ACTH-independent macronodular adrenal hyperplasia (AIMAH) is often associated with subclinical cortisol secretion or atypical Cushing's syndrome (CS). We characterized a large series of patients of AIMAH and compared them with patients with other adrenocortical tumors.

We recruited 82 subjects with: 1) AIMAH (n = 16); 2) adrenocortical cortisol-producing adenoma with CS (n = 15); 3) aldosterone-producing adenoma (n = 19); and 4) single adenomas with clinically nonsignificant cortisol secretion (n = 32).

Urinary free cortisol (UFC) and 17-hydroxycorticosteroid (17OHS) were collected at baseline and during dexamethasone testing; aberrant receptor responses was also sought by clinical testing and confirmed molecularly. Peripheral and/or tumor DNA was sequenced for candidate genes.

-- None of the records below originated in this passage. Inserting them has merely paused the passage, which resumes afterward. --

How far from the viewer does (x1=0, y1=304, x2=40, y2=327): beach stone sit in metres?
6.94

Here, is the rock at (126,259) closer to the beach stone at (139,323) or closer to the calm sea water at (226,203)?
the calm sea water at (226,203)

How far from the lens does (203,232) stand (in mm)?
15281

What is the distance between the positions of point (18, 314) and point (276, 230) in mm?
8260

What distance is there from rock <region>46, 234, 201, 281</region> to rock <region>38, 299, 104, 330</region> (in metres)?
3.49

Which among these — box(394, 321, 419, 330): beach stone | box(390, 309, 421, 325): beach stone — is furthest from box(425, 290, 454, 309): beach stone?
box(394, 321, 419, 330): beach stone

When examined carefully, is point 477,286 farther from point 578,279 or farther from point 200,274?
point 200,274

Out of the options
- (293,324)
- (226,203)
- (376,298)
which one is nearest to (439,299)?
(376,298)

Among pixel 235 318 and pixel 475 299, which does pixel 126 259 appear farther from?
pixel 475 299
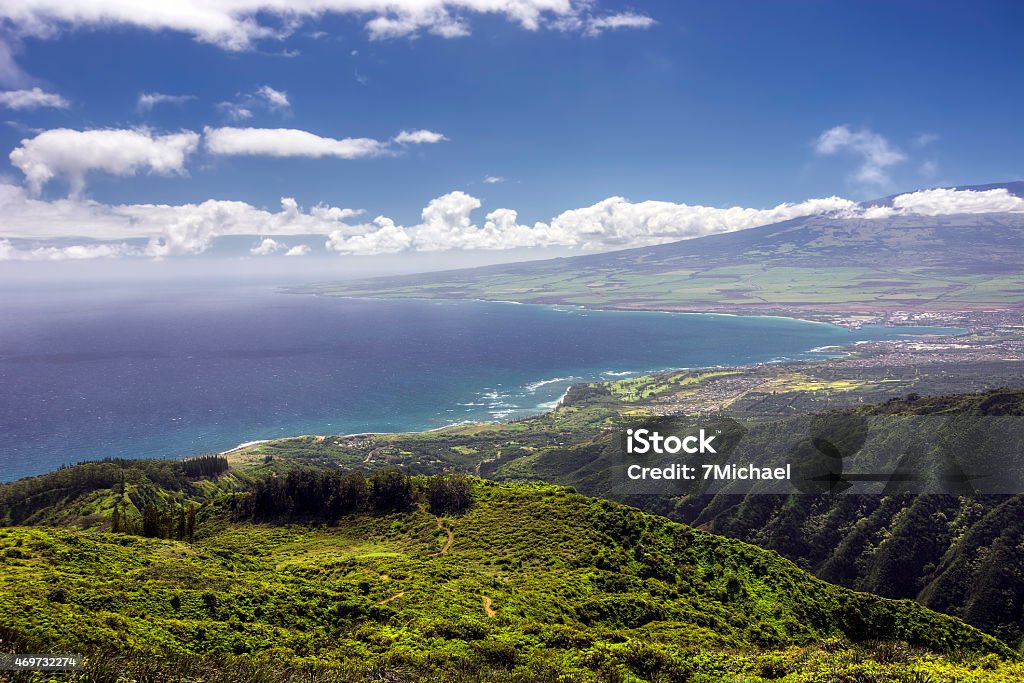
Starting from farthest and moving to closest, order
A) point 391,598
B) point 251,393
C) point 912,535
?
point 251,393, point 912,535, point 391,598

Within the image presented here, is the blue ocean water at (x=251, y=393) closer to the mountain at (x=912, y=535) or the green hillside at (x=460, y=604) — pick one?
the mountain at (x=912, y=535)

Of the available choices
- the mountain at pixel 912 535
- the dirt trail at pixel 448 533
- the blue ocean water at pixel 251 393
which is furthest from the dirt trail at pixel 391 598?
the blue ocean water at pixel 251 393

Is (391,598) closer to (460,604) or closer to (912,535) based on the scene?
(460,604)

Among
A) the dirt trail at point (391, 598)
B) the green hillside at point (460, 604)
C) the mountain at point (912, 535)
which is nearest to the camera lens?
the green hillside at point (460, 604)

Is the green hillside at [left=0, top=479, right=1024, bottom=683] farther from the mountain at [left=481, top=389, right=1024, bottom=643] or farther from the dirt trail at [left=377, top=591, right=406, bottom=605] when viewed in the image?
the mountain at [left=481, top=389, right=1024, bottom=643]

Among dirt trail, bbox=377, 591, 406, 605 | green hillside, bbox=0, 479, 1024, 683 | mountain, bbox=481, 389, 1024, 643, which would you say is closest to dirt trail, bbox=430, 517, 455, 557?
green hillside, bbox=0, 479, 1024, 683

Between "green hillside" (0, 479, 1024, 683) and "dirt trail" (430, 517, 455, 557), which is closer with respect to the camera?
"green hillside" (0, 479, 1024, 683)

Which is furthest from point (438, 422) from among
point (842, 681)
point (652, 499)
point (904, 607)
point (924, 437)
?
point (842, 681)

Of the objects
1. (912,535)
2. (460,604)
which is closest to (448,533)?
(460,604)

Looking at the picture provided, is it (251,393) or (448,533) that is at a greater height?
(448,533)
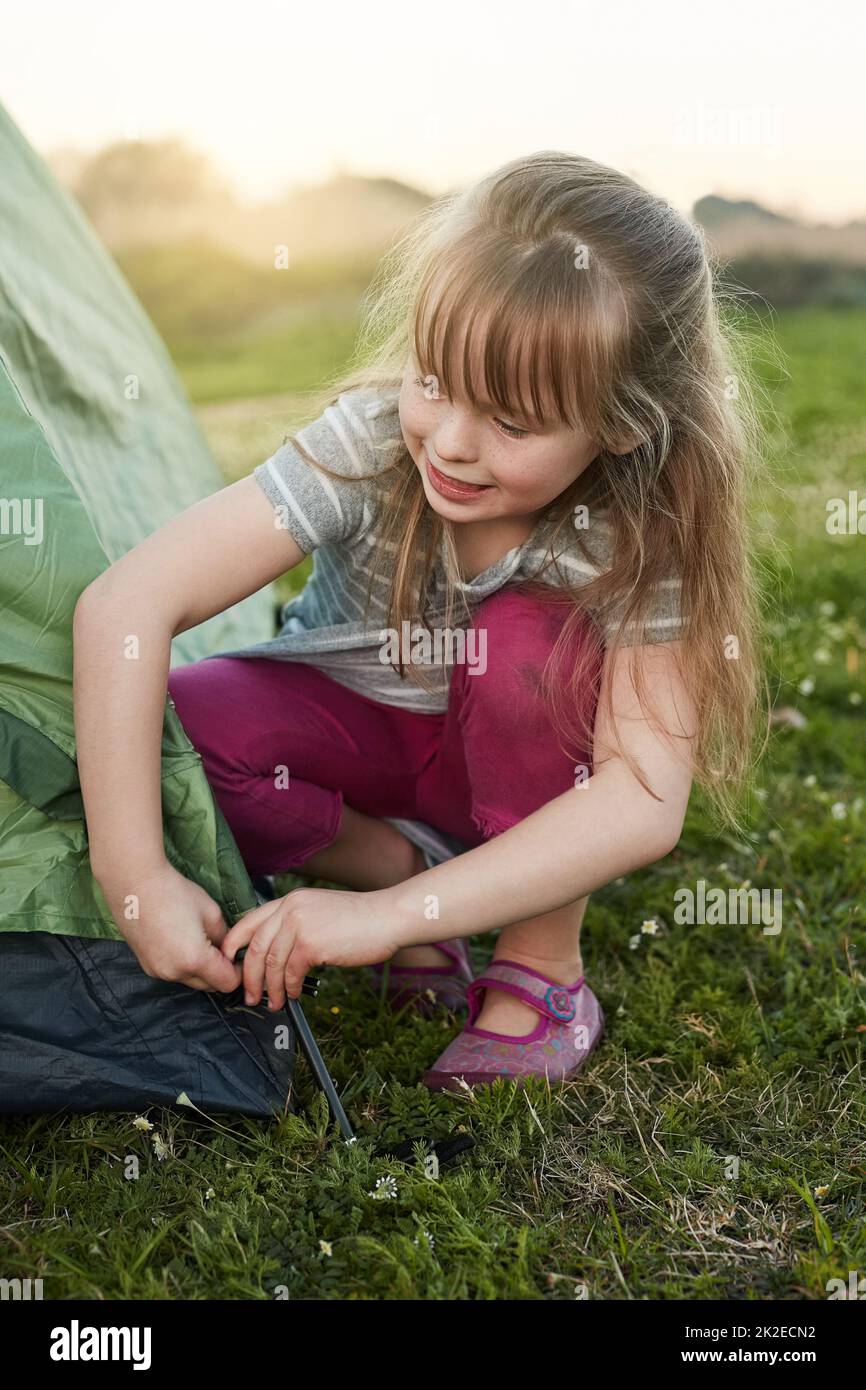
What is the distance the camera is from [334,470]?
5.03 ft

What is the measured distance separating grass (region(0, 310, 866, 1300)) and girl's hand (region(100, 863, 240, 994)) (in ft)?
0.71

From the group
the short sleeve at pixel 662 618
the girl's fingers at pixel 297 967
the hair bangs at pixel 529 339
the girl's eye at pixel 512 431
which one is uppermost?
the hair bangs at pixel 529 339

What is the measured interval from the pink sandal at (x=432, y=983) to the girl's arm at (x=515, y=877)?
355 millimetres

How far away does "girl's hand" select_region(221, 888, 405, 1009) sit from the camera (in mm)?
1435

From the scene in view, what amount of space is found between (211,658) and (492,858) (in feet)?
1.93

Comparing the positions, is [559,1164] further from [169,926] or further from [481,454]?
[481,454]

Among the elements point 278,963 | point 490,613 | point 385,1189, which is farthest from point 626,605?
point 385,1189

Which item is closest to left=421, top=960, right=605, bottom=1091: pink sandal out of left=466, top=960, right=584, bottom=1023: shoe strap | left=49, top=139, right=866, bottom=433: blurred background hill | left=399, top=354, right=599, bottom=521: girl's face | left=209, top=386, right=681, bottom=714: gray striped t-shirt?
left=466, top=960, right=584, bottom=1023: shoe strap

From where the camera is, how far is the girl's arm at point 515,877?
1444mm

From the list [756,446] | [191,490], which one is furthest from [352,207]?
[756,446]

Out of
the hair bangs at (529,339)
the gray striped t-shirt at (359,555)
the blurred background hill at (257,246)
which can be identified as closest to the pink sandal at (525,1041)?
the gray striped t-shirt at (359,555)

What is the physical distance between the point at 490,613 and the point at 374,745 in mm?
328

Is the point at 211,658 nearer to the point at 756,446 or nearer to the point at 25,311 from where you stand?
the point at 25,311

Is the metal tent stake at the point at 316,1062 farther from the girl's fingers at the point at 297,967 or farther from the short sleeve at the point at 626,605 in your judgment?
the short sleeve at the point at 626,605
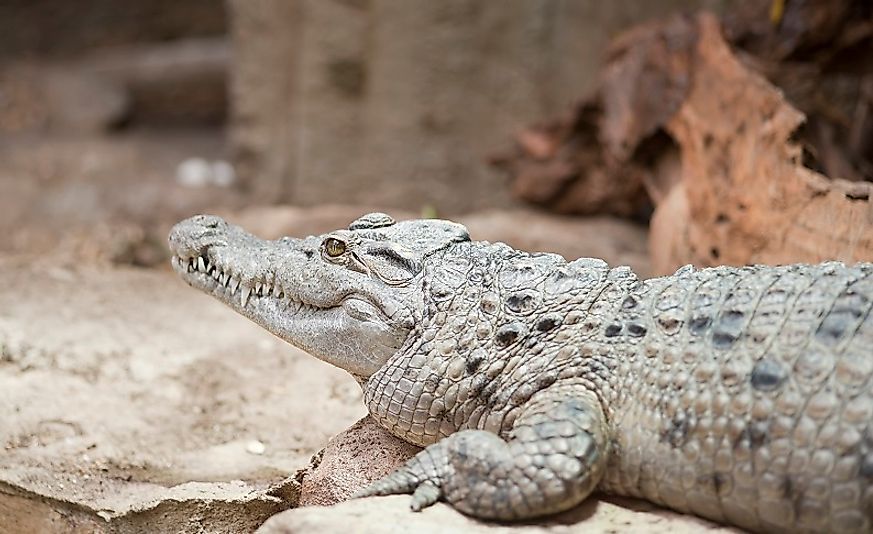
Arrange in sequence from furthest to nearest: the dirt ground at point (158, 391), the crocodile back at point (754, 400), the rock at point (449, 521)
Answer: the dirt ground at point (158, 391) → the rock at point (449, 521) → the crocodile back at point (754, 400)

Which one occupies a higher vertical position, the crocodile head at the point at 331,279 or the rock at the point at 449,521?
the crocodile head at the point at 331,279

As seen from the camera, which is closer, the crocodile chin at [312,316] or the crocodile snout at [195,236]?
the crocodile chin at [312,316]

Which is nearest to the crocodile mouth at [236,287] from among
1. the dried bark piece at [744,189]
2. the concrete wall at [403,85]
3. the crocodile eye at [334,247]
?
the crocodile eye at [334,247]

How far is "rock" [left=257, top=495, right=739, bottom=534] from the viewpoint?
2.57m

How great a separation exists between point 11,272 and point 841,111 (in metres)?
5.10

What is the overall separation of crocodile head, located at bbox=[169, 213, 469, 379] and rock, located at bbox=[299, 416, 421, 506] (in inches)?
10.1

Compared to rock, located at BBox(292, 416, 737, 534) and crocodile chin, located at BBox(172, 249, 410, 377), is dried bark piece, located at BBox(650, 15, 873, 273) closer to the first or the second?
rock, located at BBox(292, 416, 737, 534)

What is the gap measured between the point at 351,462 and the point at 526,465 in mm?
843

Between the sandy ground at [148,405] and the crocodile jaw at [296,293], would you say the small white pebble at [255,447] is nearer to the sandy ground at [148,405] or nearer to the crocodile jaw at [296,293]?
the sandy ground at [148,405]

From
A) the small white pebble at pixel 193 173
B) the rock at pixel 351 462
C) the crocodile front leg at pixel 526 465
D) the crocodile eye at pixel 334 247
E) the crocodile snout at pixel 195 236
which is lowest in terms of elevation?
the small white pebble at pixel 193 173

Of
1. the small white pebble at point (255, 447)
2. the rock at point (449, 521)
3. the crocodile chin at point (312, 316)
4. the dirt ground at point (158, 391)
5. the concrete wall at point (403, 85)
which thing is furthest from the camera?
the concrete wall at point (403, 85)

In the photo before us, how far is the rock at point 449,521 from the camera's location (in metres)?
2.57

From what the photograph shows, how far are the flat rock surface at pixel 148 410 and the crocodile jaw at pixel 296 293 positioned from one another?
1.95 feet

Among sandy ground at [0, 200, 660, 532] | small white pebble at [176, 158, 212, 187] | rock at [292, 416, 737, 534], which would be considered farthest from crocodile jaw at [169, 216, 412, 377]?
small white pebble at [176, 158, 212, 187]
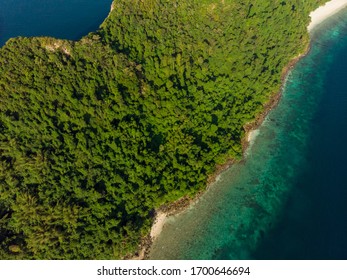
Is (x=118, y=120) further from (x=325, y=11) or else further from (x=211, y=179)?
(x=325, y=11)

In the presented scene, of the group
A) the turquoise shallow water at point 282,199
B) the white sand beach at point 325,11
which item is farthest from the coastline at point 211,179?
the turquoise shallow water at point 282,199

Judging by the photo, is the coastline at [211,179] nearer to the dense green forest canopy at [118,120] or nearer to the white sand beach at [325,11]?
the white sand beach at [325,11]

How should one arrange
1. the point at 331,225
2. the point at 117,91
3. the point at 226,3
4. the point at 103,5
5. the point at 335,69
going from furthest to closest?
1. the point at 103,5
2. the point at 335,69
3. the point at 226,3
4. the point at 117,91
5. the point at 331,225

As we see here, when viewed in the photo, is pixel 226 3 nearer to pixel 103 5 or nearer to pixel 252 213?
pixel 103 5

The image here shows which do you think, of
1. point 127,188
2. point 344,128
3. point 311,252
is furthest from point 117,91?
point 344,128

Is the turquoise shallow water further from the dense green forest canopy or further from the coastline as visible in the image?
the dense green forest canopy

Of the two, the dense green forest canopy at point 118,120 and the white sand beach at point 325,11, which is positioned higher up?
the white sand beach at point 325,11
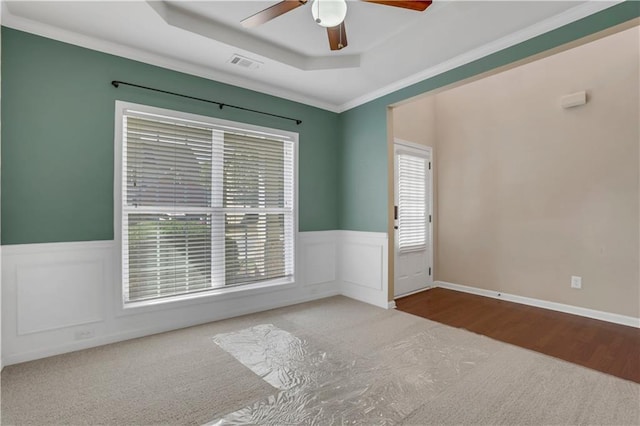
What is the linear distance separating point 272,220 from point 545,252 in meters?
3.61

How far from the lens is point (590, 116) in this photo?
356 centimetres

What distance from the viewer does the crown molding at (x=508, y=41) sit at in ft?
7.42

AIMAH patients had the highest 17OHS excretion, even when UFCs were within or close to the normal range. Aberrant receptor expression was highly prevalent. Histology showed at least two subtypes of AIMAH. For three patients with AIMAH, there was family history of CS; germline mutations were identified in three other patients in the genes for menin (one), fumarate hydratase (one), and adenomatosis polyposis coli (APC) (one); a PDE11A gene variant was found in another. One patient had a GNAS mutation in adrenal nodules only. There were no mutations in any of the tested genes in the patients of the other groups.

AIMAH is a clinically and genetically heterogeneous disorder that can be associated with various genetic defects and aberrant hormone receptors. It is frequently associated with atypical CS and increased 17OHS; UFCs and other measures of adrenocortical activity can be misleadingly normal.